#### Task goal
Copy the material below word for word, keeping every line as it is.

#### Input records

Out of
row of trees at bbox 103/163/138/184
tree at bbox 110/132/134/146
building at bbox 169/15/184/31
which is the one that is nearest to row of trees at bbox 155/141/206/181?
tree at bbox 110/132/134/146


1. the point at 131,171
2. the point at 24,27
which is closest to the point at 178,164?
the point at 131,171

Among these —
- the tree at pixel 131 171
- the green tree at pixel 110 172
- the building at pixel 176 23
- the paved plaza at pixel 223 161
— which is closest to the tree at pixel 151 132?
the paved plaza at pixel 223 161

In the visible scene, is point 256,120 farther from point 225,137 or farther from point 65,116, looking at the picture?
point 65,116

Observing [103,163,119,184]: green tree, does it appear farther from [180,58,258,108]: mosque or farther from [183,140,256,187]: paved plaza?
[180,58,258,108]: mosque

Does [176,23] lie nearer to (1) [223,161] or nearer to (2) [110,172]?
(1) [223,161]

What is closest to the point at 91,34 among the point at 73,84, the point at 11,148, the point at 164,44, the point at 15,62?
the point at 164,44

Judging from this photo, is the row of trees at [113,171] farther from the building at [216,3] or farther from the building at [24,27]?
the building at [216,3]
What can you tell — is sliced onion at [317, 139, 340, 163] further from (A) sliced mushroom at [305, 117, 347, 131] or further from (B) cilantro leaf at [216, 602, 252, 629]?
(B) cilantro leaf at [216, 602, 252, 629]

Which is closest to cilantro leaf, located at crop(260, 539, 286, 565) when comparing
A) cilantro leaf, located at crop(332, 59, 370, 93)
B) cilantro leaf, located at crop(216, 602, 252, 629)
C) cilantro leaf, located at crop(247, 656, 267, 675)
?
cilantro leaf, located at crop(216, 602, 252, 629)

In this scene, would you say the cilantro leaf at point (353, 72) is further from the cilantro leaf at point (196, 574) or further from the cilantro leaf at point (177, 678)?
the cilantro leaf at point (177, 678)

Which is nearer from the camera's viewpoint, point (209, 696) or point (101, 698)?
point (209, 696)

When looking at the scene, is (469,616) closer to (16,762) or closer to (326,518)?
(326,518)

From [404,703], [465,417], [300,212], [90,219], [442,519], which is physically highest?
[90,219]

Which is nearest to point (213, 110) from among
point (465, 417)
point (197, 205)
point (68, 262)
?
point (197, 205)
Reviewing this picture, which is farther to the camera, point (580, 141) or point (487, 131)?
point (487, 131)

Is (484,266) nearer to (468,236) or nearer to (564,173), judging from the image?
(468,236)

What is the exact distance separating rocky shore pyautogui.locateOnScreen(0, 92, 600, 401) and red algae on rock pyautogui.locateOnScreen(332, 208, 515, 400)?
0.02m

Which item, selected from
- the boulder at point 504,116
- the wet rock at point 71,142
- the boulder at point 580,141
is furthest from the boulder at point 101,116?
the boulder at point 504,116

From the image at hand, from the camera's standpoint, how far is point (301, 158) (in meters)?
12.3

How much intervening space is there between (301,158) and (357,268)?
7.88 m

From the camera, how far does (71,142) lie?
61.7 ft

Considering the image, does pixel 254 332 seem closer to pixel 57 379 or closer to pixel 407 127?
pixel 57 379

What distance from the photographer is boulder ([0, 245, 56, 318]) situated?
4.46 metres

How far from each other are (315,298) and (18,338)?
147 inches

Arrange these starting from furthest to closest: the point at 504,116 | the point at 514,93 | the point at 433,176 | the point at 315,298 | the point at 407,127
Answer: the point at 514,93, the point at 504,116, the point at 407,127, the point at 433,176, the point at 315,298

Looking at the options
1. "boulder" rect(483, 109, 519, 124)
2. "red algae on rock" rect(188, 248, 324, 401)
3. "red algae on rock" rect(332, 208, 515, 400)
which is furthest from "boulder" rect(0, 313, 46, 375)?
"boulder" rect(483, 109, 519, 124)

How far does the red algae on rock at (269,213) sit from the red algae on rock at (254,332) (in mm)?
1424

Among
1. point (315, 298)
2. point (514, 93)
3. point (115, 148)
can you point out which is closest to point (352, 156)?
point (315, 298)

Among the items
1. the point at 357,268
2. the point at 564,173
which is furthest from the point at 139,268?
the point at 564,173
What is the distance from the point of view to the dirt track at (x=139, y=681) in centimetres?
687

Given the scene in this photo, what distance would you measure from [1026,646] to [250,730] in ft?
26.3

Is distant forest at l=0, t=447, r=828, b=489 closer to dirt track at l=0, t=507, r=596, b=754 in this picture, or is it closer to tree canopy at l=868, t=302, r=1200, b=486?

#### Task answer
Out of
row of trees at bbox 103/163/138/184
tree at bbox 110/132/134/146
building at bbox 169/15/184/31
which is the one that is nearest to row of trees at bbox 155/141/206/181?
tree at bbox 110/132/134/146


1. the point at 131,171
2. the point at 24,27
which is closest to the point at 178,164?
the point at 131,171

Among these —
- the tree at pixel 131 171
- the green tree at pixel 110 172
- the building at pixel 176 23
- the paved plaza at pixel 223 161
— which is closest to the tree at pixel 151 132?
the paved plaza at pixel 223 161

In the visible scene, is point 256,120 farther from point 225,137 or farther from point 65,116, looking at the picture?
point 65,116

Observing [103,163,119,184]: green tree, does it appear farther from [180,58,258,108]: mosque or farther from [183,140,256,187]: paved plaza?
[180,58,258,108]: mosque

Does [176,23] lie nearer to (1) [223,161] or nearer to (2) [110,172]?
(1) [223,161]

What is closest to the point at 91,34 among the point at 73,84, the point at 11,148, the point at 164,44, the point at 15,62?
the point at 164,44

Judging from this photo, is the row of trees at [113,171] farther from the building at [216,3] or farther from the building at [24,27]?
the building at [216,3]
What can you tell — is sliced onion at [317, 139, 340, 163] further from (A) sliced mushroom at [305, 117, 347, 131] or further from (B) cilantro leaf at [216, 602, 252, 629]?
(B) cilantro leaf at [216, 602, 252, 629]

Which is closest to cilantro leaf, located at crop(260, 539, 286, 565) when comparing
A) cilantro leaf, located at crop(332, 59, 370, 93)
B) cilantro leaf, located at crop(216, 602, 252, 629)
C) cilantro leaf, located at crop(247, 656, 267, 675)
?
cilantro leaf, located at crop(216, 602, 252, 629)

In this scene, would you say the cilantro leaf at point (353, 72) is further from the cilantro leaf at point (196, 574) or further from the cilantro leaf at point (177, 678)?
the cilantro leaf at point (177, 678)

Which is nearer from the camera's viewpoint, point (209, 696) or point (101, 698)?
point (209, 696)

When looking at the scene, is (469,616) closer to (16,762) or closer to (326,518)?
(326,518)

From [404,703], [465,417], [300,212], [90,219], [442,519], which is physically highest?
[90,219]

Which is nearest to point (213, 110) from among
point (465, 417)
point (197, 205)
point (68, 262)
?
point (197, 205)
Reviewing this picture, which is farther to the camera, point (580, 141) or point (487, 131)?
point (487, 131)

Is (484,266) nearer to (468,236) or nearer to (564,173), judging from the image?
(468,236)

What is the exact distance separating rocky shore pyautogui.locateOnScreen(0, 92, 600, 401) and red algae on rock pyautogui.locateOnScreen(332, 208, 515, 400)?
0.02m

Which item, selected from
- the boulder at point 504,116
- the wet rock at point 71,142
- the boulder at point 580,141
is furthest from the boulder at point 101,116?
the boulder at point 504,116

From the image at hand, from the camera's standpoint, how far is point (301, 158) (in meters)?
12.3

How much intervening space is there between (301,158) and (357,268)?
7.88 m

From the camera, how far does (71,142) lie?
61.7 ft

Considering the image, does pixel 254 332 seem closer to pixel 57 379 or closer to pixel 407 127?
pixel 57 379

What distance from the photographer is boulder ([0, 245, 56, 318]) situated?
4.46 metres

How far from each other are (315,298) and (18,338)?
147 inches

Arrange these starting from furthest to closest: the point at 504,116 | the point at 514,93 | the point at 433,176 | the point at 315,298 | the point at 407,127
Answer: the point at 514,93, the point at 504,116, the point at 407,127, the point at 433,176, the point at 315,298

Looking at the options
1. "boulder" rect(483, 109, 519, 124)
2. "red algae on rock" rect(188, 248, 324, 401)
3. "red algae on rock" rect(332, 208, 515, 400)
which is furthest from "boulder" rect(0, 313, 46, 375)?
"boulder" rect(483, 109, 519, 124)

How far does the red algae on rock at (269,213) sit from the red algae on rock at (254,332) (in mm)?
1424

Among
1. point (315, 298)
2. point (514, 93)
3. point (115, 148)
can you point out which is closest to point (352, 156)?
point (315, 298)

Among the items
1. the point at 357,268
2. the point at 564,173
which is furthest from the point at 139,268?
the point at 564,173
What is the distance from the point of view to the dirt track at (x=139, y=681) in centimetres?
687

Given the scene in this photo, what distance would you measure from [1026,646] to [250,730] in ft?
26.3

Is distant forest at l=0, t=447, r=828, b=489 closer to dirt track at l=0, t=507, r=596, b=754 in this picture, or is it closer to tree canopy at l=868, t=302, r=1200, b=486?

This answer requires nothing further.